Yapılacak İşler:
**A.** Milliyetçilik ve demokrasi üzerine olan metne dayanarak şu soruları yanıtlayın:
(i) Metne göre Türk milliyetçilerinin ülküsü nedir?
(ii) Metin, demokrasiyi hangi durumda rejimlerin en iyisi sayar?
(iii) Milletin bağımsızlığı ile fertlerin hürriyetleri arasında seçim yapmak zorunlu olursa ne istenir?
**B.** Milliyetçilik ve demokrasi üzerine olan metni, son cümlesinden sonra gelecek biçimde sürdürün.

İncelenecek Metin:
:::

Milliyetçileri, demokrasi konusundaki tutumları açısından suçlamak eğer mevcutsa, tek bir zümrenin hakkıdır. Öyle bir zümre ki, gayet özel bir görüşe bağlı kalarak mutlak bir demokrasiyi hayatın en kutsal ülküsü bilecek ve böyle düşünmeyenleri faşist sayacaktır! Gerçekten Türk milliyetçileri, elbette çoğunluğu kastediyoruz, demokrasinin bir ülkü olduğuna ve diğer bütün değerlerin üstünde tutulması gerektiğine inanmamışlardır. Türk milliyetçilerinin ülküsü milletimizi kıyamete değin yaşatmak ve yükseltmektir. Bize göre demokrasi, sadece bir vasıtadır, milletlerin idaresi için tarih boyunca denenmiş çeşitli rejimlerden biridir ve gerekli şartların hazırlanması halinde en iyisidir. Ama milletimizin varlık davası tehlikeye girer de, ya demokrasiden vazgeçmek veya tehlikeye boyun eğmek zorunda kalırsak, hiç tereddütsüz demokrasiyi feda ederiz. Milletimizin bağımsızlığı ile fertlerin hürriyetleri arasında bir seçme yapmak mecburiyeti doğarsa, demokrasinin yüksek ilkelerini hiç düşünmez, fert hürriyetlerinin kısıtlanmasını isteriz. Kısacası milletimizi yaşatmak için ölürüz, fakat demokrasi uğruna sadece konuşuruz. Şimdi karışıklığı çözelim: Türk milliyetçilerini faşistlikle suçlayan sorumlu siyasetçilerimiz ve diğer bazı yetkililer, yukarıda kısaca belirttiğimiz “gayet özel görüşe” bağlı mıdırlar, demokrasinin biricik ülkü ve en üstün değer olduğuna inanıyorlar mı? Eğer inanıyorlarsa, kelimenin kaynağında manayı değiştirmelerine rağmen, milliyetçileri faşistlikle suçlamalarını haklı sayacağız, oysa açıklanmasına ayrıca ihtiyaç duyulmayacak kadar kesin bir gerçektir ki, sorumlu siyasetçilerimiz ve diğer bazı yetkililer, demokrasinin bir ülkü olduğuna asla ve iyi ki inanmamaktadırlar. Eğer böyle bir yanlışa inansalardı. “Milletimizin yüksek menfaattarını” ve “Memleketimizin özel şartlarını” sık sık öne sürmez, “En üstün değer” demokrasinin başlıca ilkelerini sık sık rafa kaldırmazlardı.

:::

Veri Listesi:
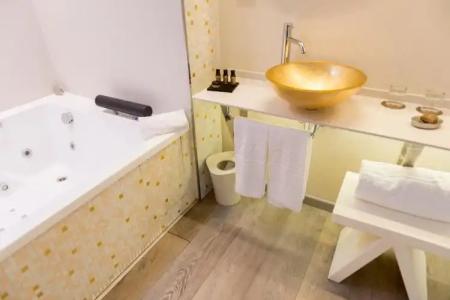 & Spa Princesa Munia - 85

:::

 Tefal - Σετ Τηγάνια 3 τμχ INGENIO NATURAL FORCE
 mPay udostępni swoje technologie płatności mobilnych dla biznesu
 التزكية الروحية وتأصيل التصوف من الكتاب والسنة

:::

Görevlere Göre Yanıtlar:
**A.**
(i) Türk milliyetçilerinin ülküsü, milletimizi kıyamete değin yaşatmak ve yükseltmektir.
(ii) Demokrasi, gerekli şartların hazırlanması halinde rejimlerin en iyisi sayılır.
(iii) Böyle bir seçim zorunlu olursa fert hürriyetlerinin kısıtlanması istenir.

**B.**
Ayrıca, sırf demokrasiyi bir gaye değil vasıta saydığımızdan ötürü faşistlikle suçlanıyorsak, yalnız bırakılmamamız ve ortaklarımızın da söylenmesi, dürüstlüğün kaçınılmaz gereğidir. Ortaklarımız kimler midir? En başta büyük kurtarıcı Atatürk! Atatürk çağında demokrasi ilkeleri uygulanmıştır. Başlıca hedefler Türk milletinin “Muasır Medeniyet” seviyesine ulaştırılması ve inkılapların yerleşmesidir? Atatürk, demokrasi diye bir ülkü tanımamış ve onu bir vasıtadan ibaret görmüştür. Şartları uygun bulsaydı, demokratik bir düzen kurmayı elbette deneyecekti olmadı. Serbest Fırkanın kapatılması demokrasi ilkelerine hiç şüphesiz aykırıdır. Bin bir misalle ispatlanabilir ki Atatürk, Türk milletinin yaşaması ve yükselmesini demokrasi ilkelerine bağlılıktan üstün tutmuştur. Türk milliyetçilerine, demokrasiye sevdalı olmamalarından ötürü faşist diyenler varsa, Atatürk’ü de suçlamış olacaklardır. Açıkça söylemeğe cesaret edememeleri sonucu değiştirmez, anlayışlarında böyle bir tutum saklıdır.
12 Mart muhtırası ve sıkıyönetim uygulaması da demokrasi ilkelerine aykırıdır. Demokrasiyi asla dokunulmaz yücelikte bir değer sayan ve böyle düşünmeyenlere faşist diyenlerin, 12 Mart’ı ve sıkıyönetim uygulamasını da faşizmle suçlamaları gerekir. Ama milletimizin mutlak çoğunluğu ve bütün Türk milliyetçileri, 12 Mart muhtırasının ve sıkıyönetim uygulamasının milletimizi büyük bir felaketten kurtardığına inanmakla, Türk Silahlı Kuvvetleri’ne teşekkür etmektedirler. Demokrasi ilkelerinin zedelenmesi umurlarında bile değildir. Türk milliyetçilerini faşistlikle suçlayan sorumlu siyasetçilerden hiçbirisi, 12 Mart’ın karşısına çıkmamıştır. Tam tersine, 12 Mart sonrası hükümetlerinde görev almış, sorumluluğu paylaşmışlardır. Sıkıyönetim, her defasında, TBMM’nin verdiği oylarla uzatılmıştır. Yani, Türk milliyetçilerini faşistlikle suçlayanların hepsi, ya demokrasinin bir ülkü olduğuna inanmayan kimselerdir veya bağlandıkları en üstün değere korkaklıkları yüzünden ihanet eden yüreksizlerdir!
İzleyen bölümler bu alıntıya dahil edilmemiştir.